Access Tenda MW3

[xifi-kif]

Wow, great work, really! I understand just 1/3 of the things you wrote, my English is not very good and I'm very far from your skills, but what I understood should be enough for what I need :) that is get rid of that stupid dhcp in bridge mode, since my main openwrt router is far more complete and safe to manage than this mesh system. Oh btw I got 3 Tenda MW3, which is the older and cheaper version, i think, of yours. Hopefully they share same password and login systems.

So if I understood correctly, to check if your discovers work also with my Tenda: in order to have access, I just need to hold reset for 3 sec and telnet in using base 64 password for user root. Right?

Then when I'm in I just set 0 value to dhcps.listnum using cfm. And that's it?

[latonita]

You got it right! Mw3 I believe has almost same firmware. Please try and let us know. Thanks

[totalretribution]

@xifi-kif Did you manage to access your MW3, Do you have to be connected to the LAN port on the device or can you telnet in via wifi?

[xifi-kif]

I didn't had time to try till now. I'll tell you if I succeed

[xifi-kif]

All right, just tried. It works!! And pritty easily. Great Job @latonita ! I did telnet over LAN, did't tried over WiFi, you can try it @totalretribution.

[xifi-kif]

I've also experienced a x2 speed in up/download after making the main router do the dhcp effort. I'm almost able to reach maximum theorical speeds of 100/100 from MW3.

[xifi-kif]

update after some time: I'm experiencing high packet loss. Have to dig into the issue.

[totalretribution]

Thanks xifi-kif, I could not get it to work but since you succeeded I will try again when I get some time.

[xifi-kif]

Ok after 1 day of testing I have to say I was celebrating too early. changing dhcp.listnum to 0 doesn't seem to disable the dhcp server on the tenda :( nmap scan says dhcp port is filtered, so it's very strange.

[crees]

You need to reboot after setting dhcp.listnum=0.

[xifi-kif]

@crees did you manage to disable DHCP on tenda MW3? I did not tried further, and instead configured again all the services and port forwards on the tenda... Long work and I'm not happy wiht it. So if you managed to do it I can try again maybe!

[tiagoclc]

I dont know about the twibi giga but about twibi fast the password is the last 6 digits of mac address. The twibi fast cant upgrade from version 1.1.2 to 1.1.3 and subsequently to 1.1.10. The user have to open a teamviewer connection for intelbras technician. This way he can use a telnet client to prepare the twibi fast for receive the firmware upgrades.

So I thought: what if I install a keylogger on my computer?
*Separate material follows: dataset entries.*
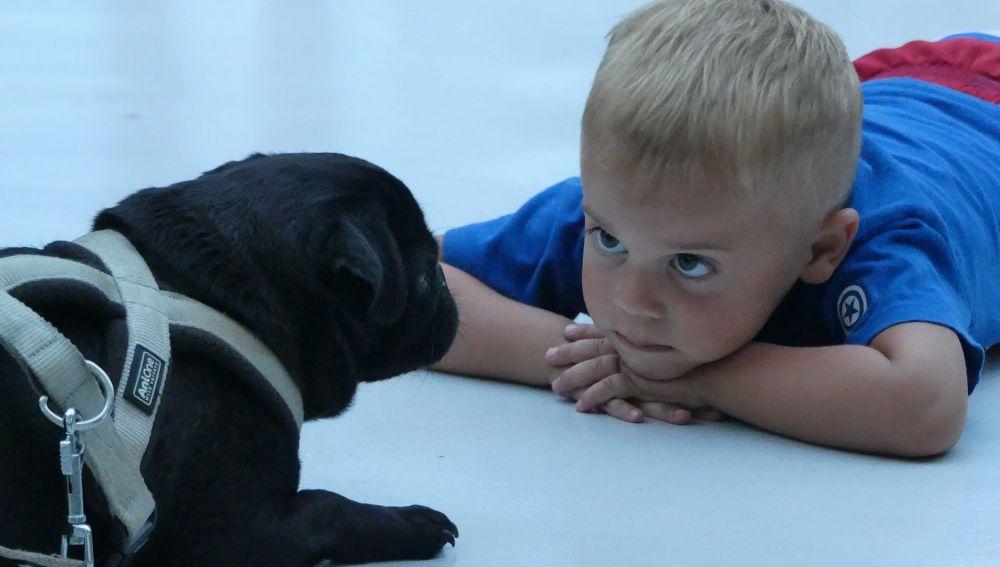 La terapia con perros muestra resultados prometedores en niños con dificultades del habla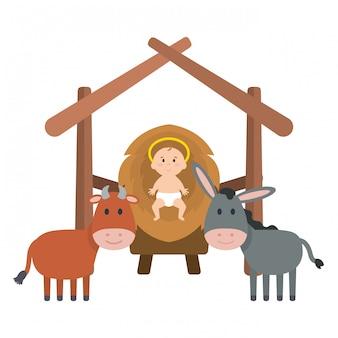 Jezus baby in stal met muilezel en os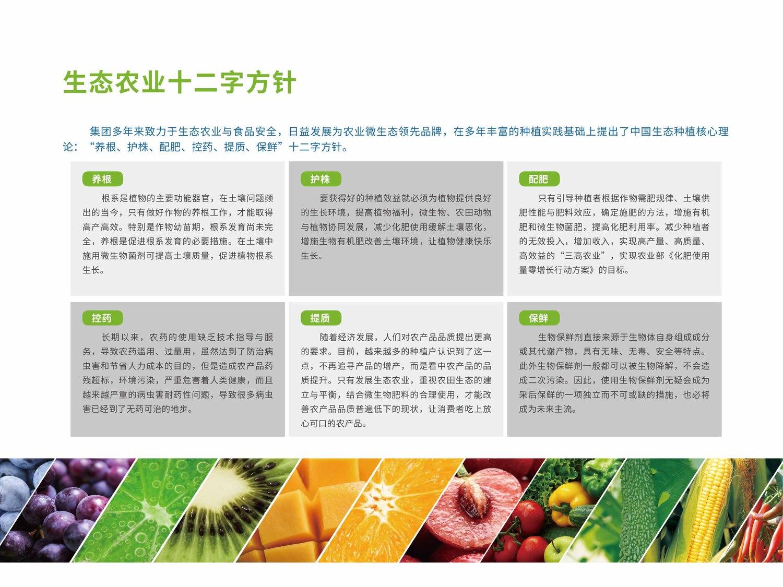 集结号手册5.jpg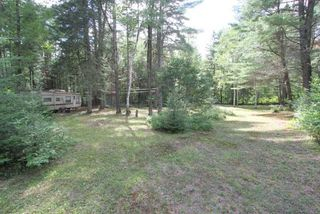 Photo 15: 300 Pinery Road in Kawartha Lakes: Rural Somerville Property for sale : MLS®# X4840235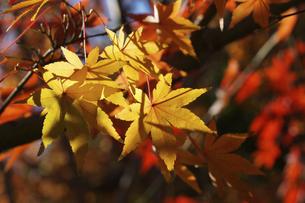 青空に映える紅葉の楓の写真素材 [FYI04803113]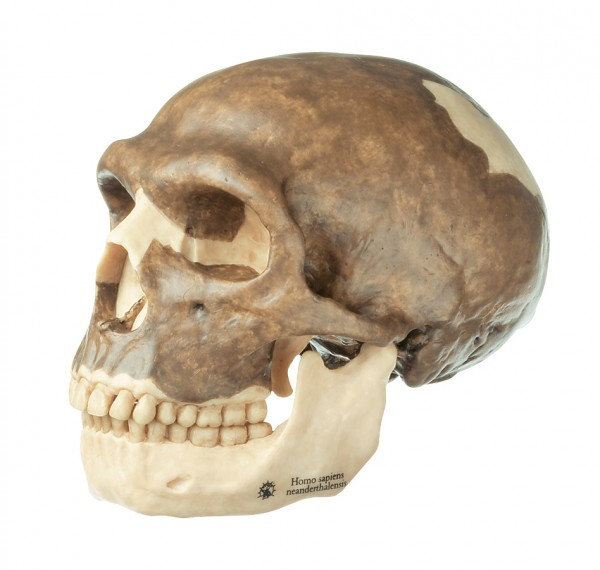 Reconstruction of the Skull of Homo neanderthalensis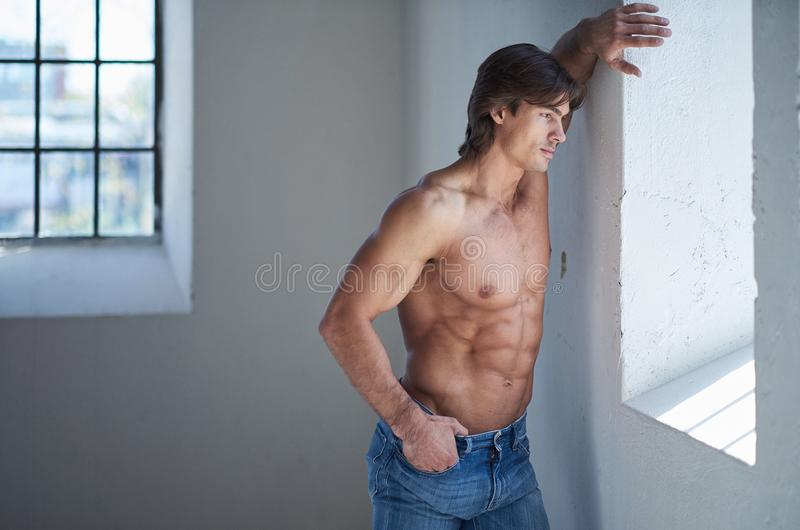 Portrait of suntanned muscular guy in denim jeans. Suntanned muscular male in blue jeans posing in natural light from window royalty free stock images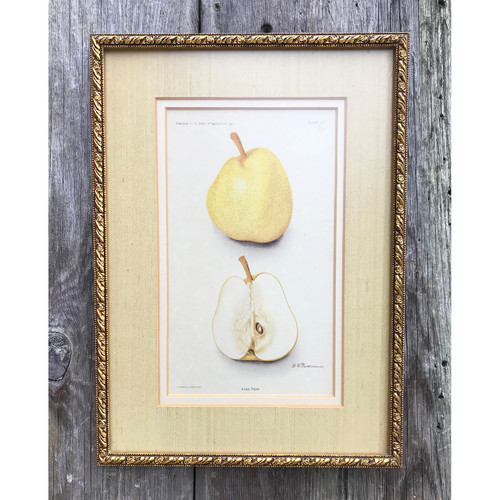 A21006 - Framed Antique Botanical Plate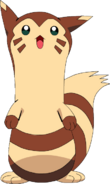 162Furret OS anime 2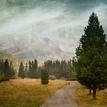 Cesta k prírode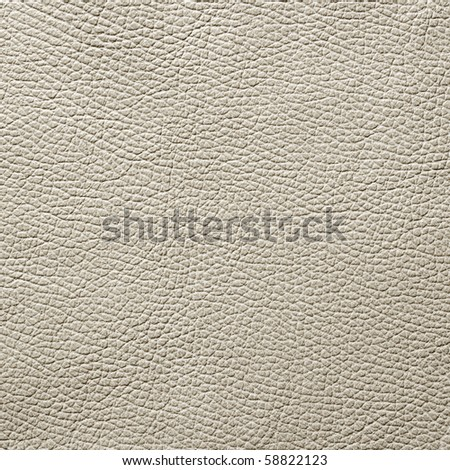 leather texture background #58822123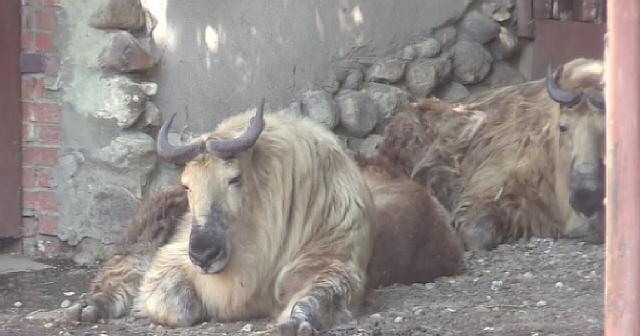 Малыш такин родился в Московском зоопарке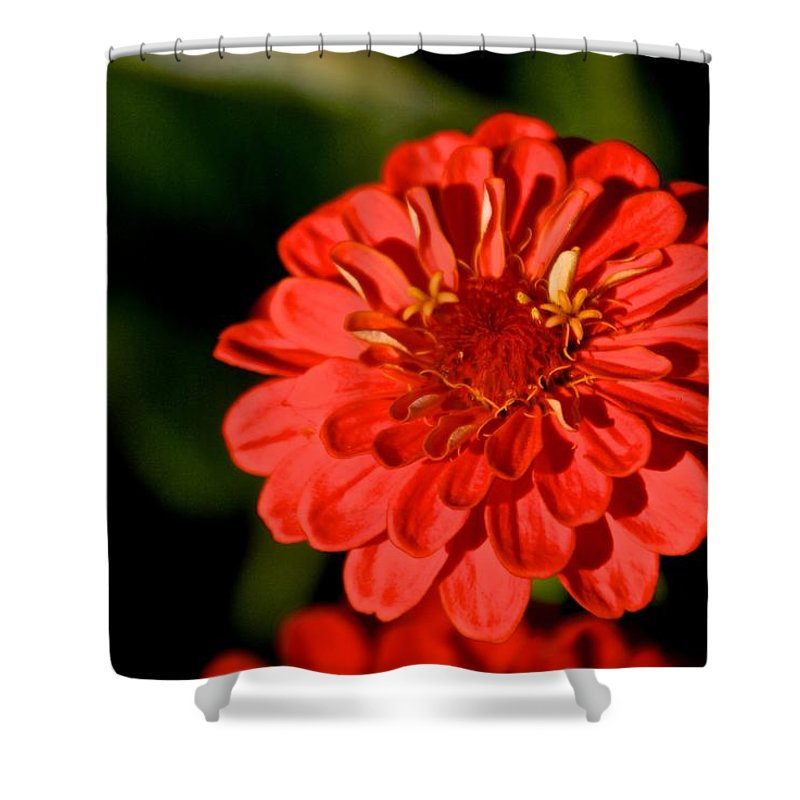 Mum Shower Curtain featuring the photograph Mum In The Sun by Eric Tressler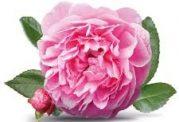 گل محمدی و کاسنی و درمان افسردگی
And I did! With that I captured the password that the technician typed. and it was the last 6 digits of the mac address.

To enable telnet service you must press the reset button 4s.

Twibi Fast telnet Port: 23 User: root Password: last 6 digits of mac address (printed on the bottom label)

[latonita]

@tiagoclc how does this Twibi relate to Tenda? Is it some kind of rebranded product?

[tiagoclc]

@latonita yes. Its rebranded by intelbras. But the twibi fast reaches only 100mb and the twibi giga reaches 1000mb.

[crees]

@crees did you manage to disable DHCP on tenda MW3? I did not tried further, and instead configured again all the services and port forwards on the tenda... Long work and I'm not happy wiht it. So if you managed to do it I can try again maybe!

@xifi-kif, I'm sorry, necro reply. I did disable DHCP on the MW5, so it should work the same for the MW3. Don't forget to use cfm set as above, and then make sure you reboot.

If it didn't work after a reboot I'd be pretty surprised.